══ Фрагмент текста ══

Н. А. НЕКРАСОВ

Н. А. НЕКРАСОВ

(К пятидесятилетию со дня смерти)

Семи лет Некрасов начинает писать стихи. Его исключают из пятого класса ярославской гимназии за стихотворные сатиры, которые выучивались наизусть его товарищами. Пятнадцатилетний мальчик приезжает в Петербург со 150 рублями в кармане и с толстой тетрадкой стихов. В течение трех лет он каждый день голоден; живет в трущобах, в холоде, в нищете; когда устает писать стихи, стоя на коленях у подоконника, ложится на пол и продолжает писать. Сотрудничает в «литературных прибавлениях» к «Инвалиду», в «Сыне Отечества», в «Пантеоне», в «Отечественных Записках». Пишет водевили, куплеты, фельетоны. В 1840 году издает сборник стихов «Мечты и звуки». Журнальная черная работа его кормит; стихи навлекают насмешки на злополучного рифмоплета. Он упорствует; пишет стихи запоем, не веря в свой талант, не надеясь на славу: не может не писать. За несколько дней до смерти, преодолевая нестерпимые страдания, редактирует свои «Последние песни». Полумертвый, заканчивает поэму: «Мать».

═══

_Задание 1_:
Выпишите из очерка о Некрасове все названия его произведений и сборников.
_Задание 2_:
Продолжите очерк о Некрасове, начиная сразу после его последнего предложения.
Строки, идущие после текста, взяты из другого источника.

══ Исходные данные ══

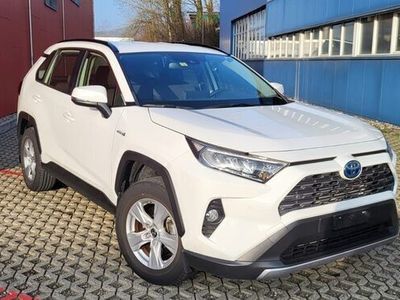 gebraucht Toyota RAV4 Hybrid 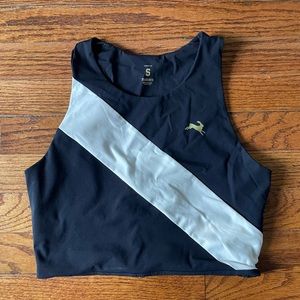 Tracksmith Bell Lap Top, Size S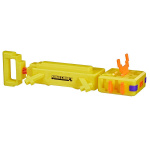 Nerf Super Soaker Minecraft Aksolotl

═══

_Ответ 1_:
«Мечты и звуки», «Последние песни», «Мать».

_Ответ 2_:
Для Некрасова поэзия — страшная стихийная сила; его муза — жестока и беспощадна:

С железной грудью надо быть, Чтоб этим ласкам отвечать, Объятья эти выносить.

Вдохновение овладевает им, как падучая: не в «сладкой тишине» творит он, а в исступлении и нечеловеческой муке. Он напишет Тургеневу: «…Начинается волнение, скоро переходящее границы всякой умеренности, и прежде чем успею овладеть мыслью, а тем паче хорошо выразить ее, катаюсь по дивану со спазмами в груди, пульс, виски, сердце бьет тревогу».

Эта таинственная сила испепеляет душу, ломает кости, выматывает жилы; это наваждение, одержимость, пытка. Он борется в отчаянии и ужасе, знает, что она его убьет. Боборыкин («Н. А. Некрасов по личным воспоминаниям») рассказывает, что раз в деревне поэт, почувствовав бурный прилив вдохновения, не выдержал: «Пошел к буфету, достал там чего?то, коньяку или наливки, и стал пить. Только этим и спасся». Спасается вином, карточной игрой, лишь бы «уцелеть» — не погибнуть «в спазмах» песенного безумия.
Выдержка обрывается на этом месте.